### Task objective
Repeat the entries. Each one must match exactly.

(Scraped caption text data)
———

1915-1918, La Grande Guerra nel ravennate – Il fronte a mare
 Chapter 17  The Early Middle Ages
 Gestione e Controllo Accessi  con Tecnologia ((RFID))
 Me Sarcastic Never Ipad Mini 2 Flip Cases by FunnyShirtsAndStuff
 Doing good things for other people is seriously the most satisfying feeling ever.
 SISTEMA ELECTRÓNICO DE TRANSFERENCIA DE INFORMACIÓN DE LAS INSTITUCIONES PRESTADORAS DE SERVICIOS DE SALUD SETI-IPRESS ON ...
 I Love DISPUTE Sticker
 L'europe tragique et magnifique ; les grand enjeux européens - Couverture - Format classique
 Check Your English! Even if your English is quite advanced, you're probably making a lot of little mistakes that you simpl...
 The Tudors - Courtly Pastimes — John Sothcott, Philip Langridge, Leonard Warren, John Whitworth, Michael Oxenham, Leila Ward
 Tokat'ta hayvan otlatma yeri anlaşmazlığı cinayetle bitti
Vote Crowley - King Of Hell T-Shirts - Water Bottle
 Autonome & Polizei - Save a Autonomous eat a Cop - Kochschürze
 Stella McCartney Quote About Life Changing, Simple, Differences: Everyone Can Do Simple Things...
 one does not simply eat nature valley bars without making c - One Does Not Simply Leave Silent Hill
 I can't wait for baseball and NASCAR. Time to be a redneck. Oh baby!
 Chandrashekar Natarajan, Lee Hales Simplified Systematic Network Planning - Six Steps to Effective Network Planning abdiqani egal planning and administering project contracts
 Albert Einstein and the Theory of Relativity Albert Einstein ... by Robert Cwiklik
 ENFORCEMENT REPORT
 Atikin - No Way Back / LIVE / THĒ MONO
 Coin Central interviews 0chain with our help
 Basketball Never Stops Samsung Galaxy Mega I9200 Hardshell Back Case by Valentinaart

———

### Response
1915-1918, La Grande Guerra nel ravennate – Il fronte a mare
 Chapter 17  The Early Middle Ages
 Gestione e Controllo Accessi  con Tecnologia ((RFID))
 Me Sarcastic Never Ipad Mini 2 Flip Cases by FunnyShirtsAndStuff
 Doing good things for other people is seriously the most satisfying feeling ever.
 SISTEMA ELECTRÓNICO DE TRANSFERENCIA DE INFORMACIÓN DE LAS INSTITUCIONES PRESTADORAS DE SERVICIOS DE SALUD SETI-IPRESS ON ...
 I Love DISPUTE Sticker
 L'europe tragique et magnifique ; les grand enjeux européens - Couverture - Format classique
 Check Your English! Even if your English is quite advanced, you're probably making a lot of little mistakes that you simpl...
 The Tudors - Courtly Pastimes — John Sothcott, Philip Langridge, Leonard Warren, John Whitworth, Michael Oxenham, Leila Ward
 Tokat'ta hayvan otlatma yeri anlaşmazlığı cinayetle bitti
Vote Crowley - King Of Hell T-Shirts - Water Bottle
 Autonome & Polizei - Save a Autonomous eat a Cop - Kochschürze
 Stella McCartney Quote About Life Changing, Simple, Differences: Everyone Can Do Simple Things...
 one does not simply eat nature valley bars without making c - One Does Not Simply Leave Silent Hill
 I can't wait for baseball and NASCAR. Time to be a redneck. Oh baby!
 Chandrashekar Natarajan, Lee Hales Simplified Systematic Network Planning - Six Steps to Effective Network Planning abdiqani egal planning and administering project contracts
 Albert Einstein and the Theory of Relativity Albert Einstein ... by Robert Cwiklik
 ENFORCEMENT REPORT
 Atikin - No Way Back / LIVE / THĒ MONO
 Coin Central interviews 0chain with our help
 Basketball Never Stops Samsung Galaxy Mega I9200 Hardshell Back Case by Valentinaart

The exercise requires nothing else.